Senior Member of Britain's UKIP in Hospital After 'Altercation' at Heated EU Meeting

Condition of Steven Woolfe, leading candidate to be new leader of anti-EU U.K. Independence Party, improves in hospital following 'epileptic-like' seizures.

Steven Woolfe lies on the ground after losing consciousness in the European Parliament building in Strasbourg, France, October 6, 2016.
ITV News via AP

Steven Woolfe, a leading candidate to be the new leader of Britain's anti-EU U.K. Independence Party, was in hospital after suffering "epileptic-like" seizures on Thursday following an "altercation" at a heated European Parliament meeting on the party's future.

The incident took place at a meeting of UKIP's European Parliament lawmakers, or MEPs, held to discuss what direction the party, riven by factional infighting since Britons voted to leave the European Union in June, should take.

Brexit has shaken all parties across the British political spectrum, leading to Conservative Theresa May replacing David Cameron as prime minister, a leadership election in the opposition Labour Party and deep division in UKIP as to its purpose now it has achieved its number one goal of securing EU withdrawal.

The party was plunged into chaos on Wednesday when its leader Diane James quit just 18 days after being elected to replace the charismatic and well-known Nigel Farage who announced he would step down after the vote for Brexit.

Woolfe had angered some in his party when he said he would stand as a leadership candidate to replace James but then also admitted he had considered defecting to join May's ruling Conservatives.

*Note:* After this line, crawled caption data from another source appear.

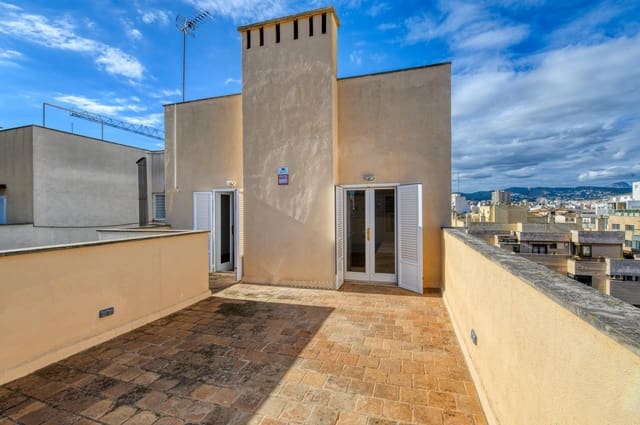 2 makuuhuone Kattohuoneisto myytävänä paikassa La Missió, Palma de Mallorca - 630 000 € (Ref: 10005684)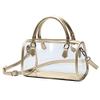 KEEPOP Women Clear Shoulder Bag Transparent Handbag and Purses PVC Crossbody Bage view 1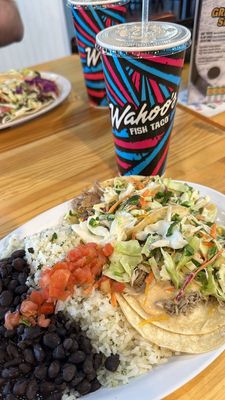 Wahoo's Fish Taco by null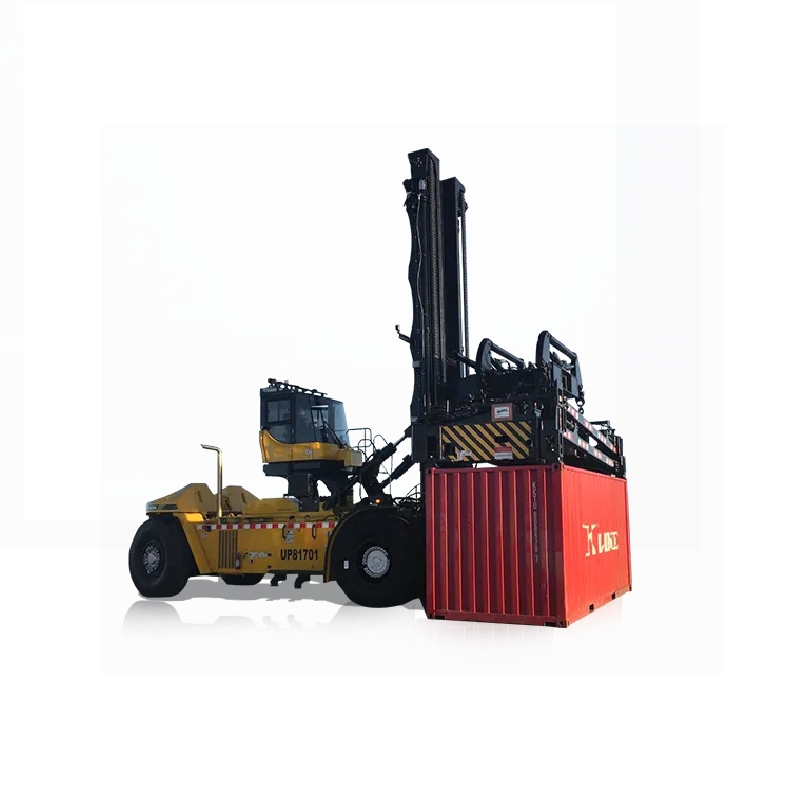 High Quality 45ton Empty Loaded Container Handler Sdcy450K3h4 Port Machinery 3 Stack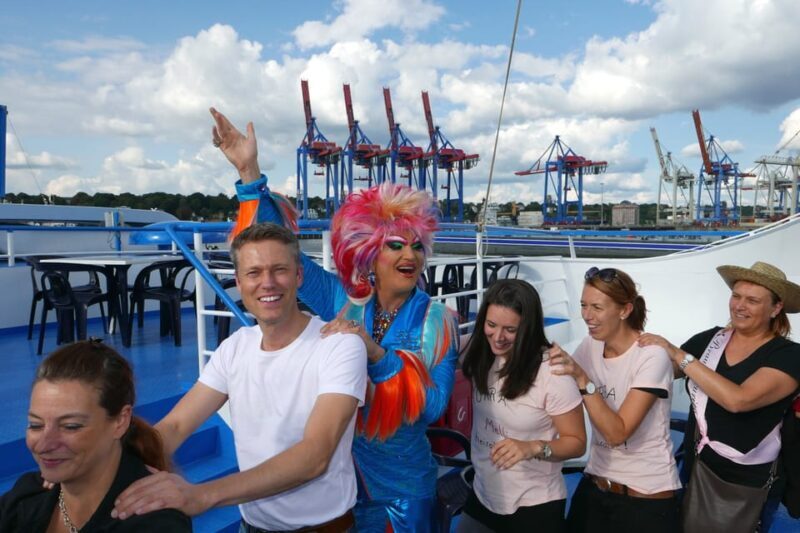 Hamburg: Party Harbor Cruise with Olivia Jones - The Post-Cruise Experience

"I deeply regret that following an altercation that took place at a meeting of UKIP MEPs this morning that Steven Woolfe subsequently collapsed and was taken to hospital," Farage, who has resumed his role as interim UKIP leader, said in a statement.

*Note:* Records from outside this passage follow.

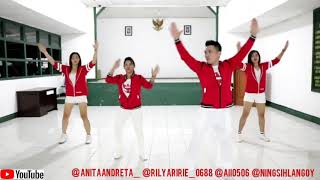Download lagu Bendera | coklat band | zumba | dance | fitness | zin fanly.zin anitha.c ririe.cningsih mp3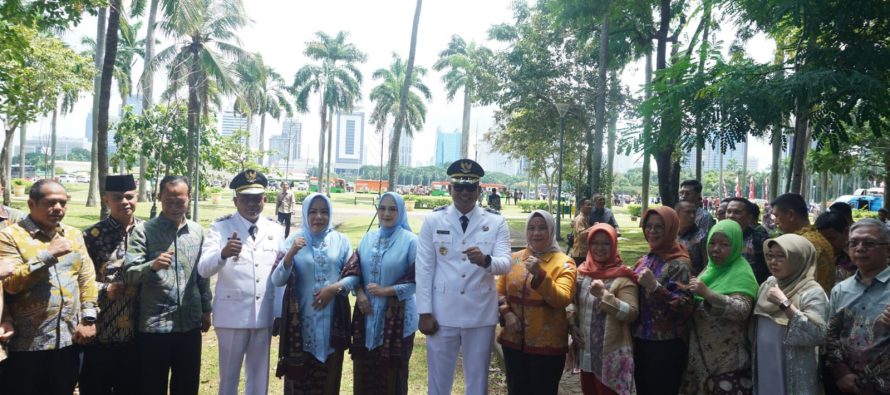 Ucapan Syukur H. Arlan dan Franky Nasril Usai Resmi Dilantik Menjadi Walikota dan Wakil Walikota Prabumulih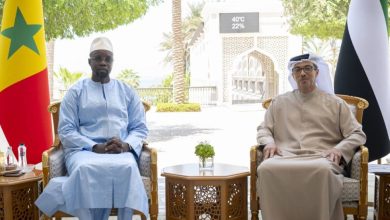 "منصور بن زايد يستقبل رئيس وزراء السنغال في لقاء تاريخي لتعزيز التعاون الثنائي"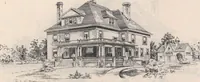 An illustration from Keith's architectural studies, no.8 (1905)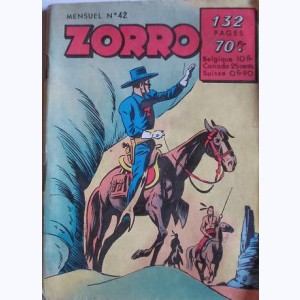 Zorro (2ème Série) : n° 42, L'homme au fouet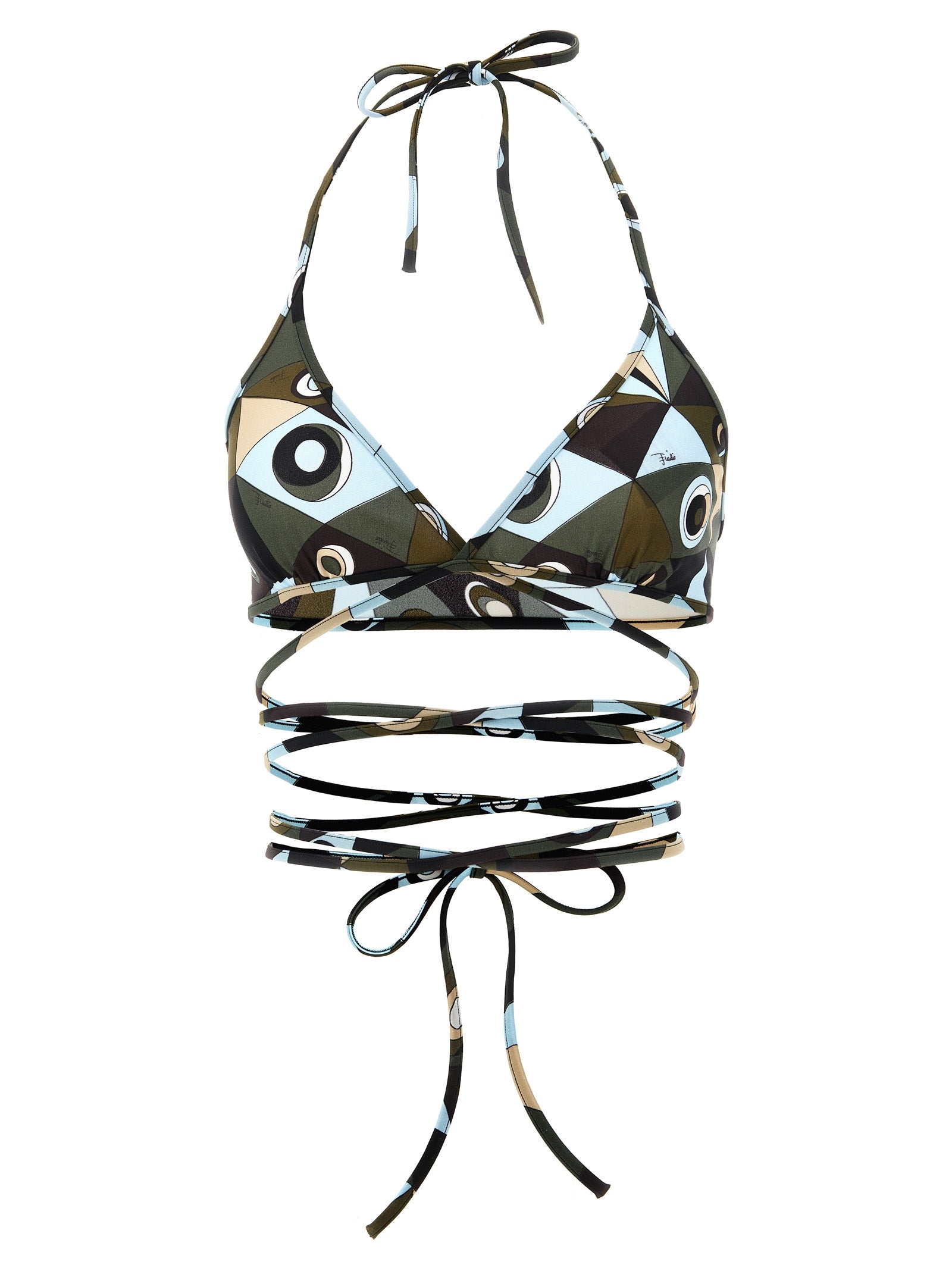 Emilio Pucci Multicolor Polyamide Bikini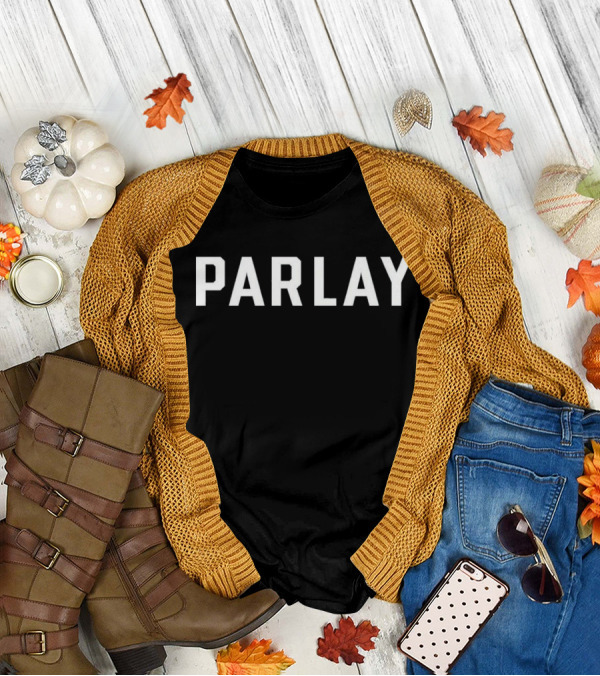 BLUTO’S PARLAY Classic Collegiate Style T-Shirt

"It's made us look like we're violent," he said. "It's not good." Woolfe was expected to make a full recovery, Farage said, adding that he did not expect the matter to be referred to French police. 

Woolfe collapsed and lost consciousness outside the EU legislature chamber and pictures showed him sprawled face down, still clutching a briefcase on a walkway in the parliament building containing MEPs' offices.

"I am sitting up and said to be looking well. The only consequence at the moment is a bit of numbness on the left-hand side of my face," Woolfe said in a statement from hospital. Scans had shown he had no blood clot on the brain but he was being kept in hospital overnight for more tests.

A UKIP spokesman said Woolfe, who was marking his 49th birthday on Thursday, had passed out and had two "epileptic-like fits" (seizures) but tests had shown no bleeding on the brain.

Roger Helmer, one of the UKIP MEPs at the meeting where the altercation occurred, said there had been "a lively exchange of views".

'Hit head on window'

UKIP's Welsh leader Neil Hamilton, who was not at the meeting but said he had been given an account of what had happened by an eyewitness, said Woolfe had been knocked over and hit his head on a window.

"Steven I think picked a fight with one of them and came off worse," Hamilton told BBC TV. "It's most unfortunate but passions obviously run high."

French police and prosecutors in Strasbourg told Reuters that they were not investigating the case for the time being. A parliamentary official said the incident was being treated as an internal matter for UKIP for the time being and that no disciplinary procedure had been started.

UKIP has 22 MEPs, two more than either the Conservatives or Labour, after winning the May 2014 European Parliament election on a surge of euroskeptic sentiment that saw former prime minister Cameron agree to hold a referendum on quitting the EU.

Farage, who leads UKIP in the European parliament, resumed overall leadership of the party on Wednesday after James quit less than three weeks into the job saying she did not have sufficient authority or the full support of UKIP MEPs.

Hours later Woolfe said he would be putting his name forward to be the new leader but caused internal consternation when he said he had recently flirted with leaving the party.

"I have been enthused by the start to Theresa May's premiership," he said in a statement announcing his candidacy.

"In the last few weeks I have thought long and hard about my political future and how I can best help build the Brexit Britain we voted for in June."

Woolfe had been the original favorite to take over from Farage but was excluded from the leadership ballot after submitting his nomination papers late.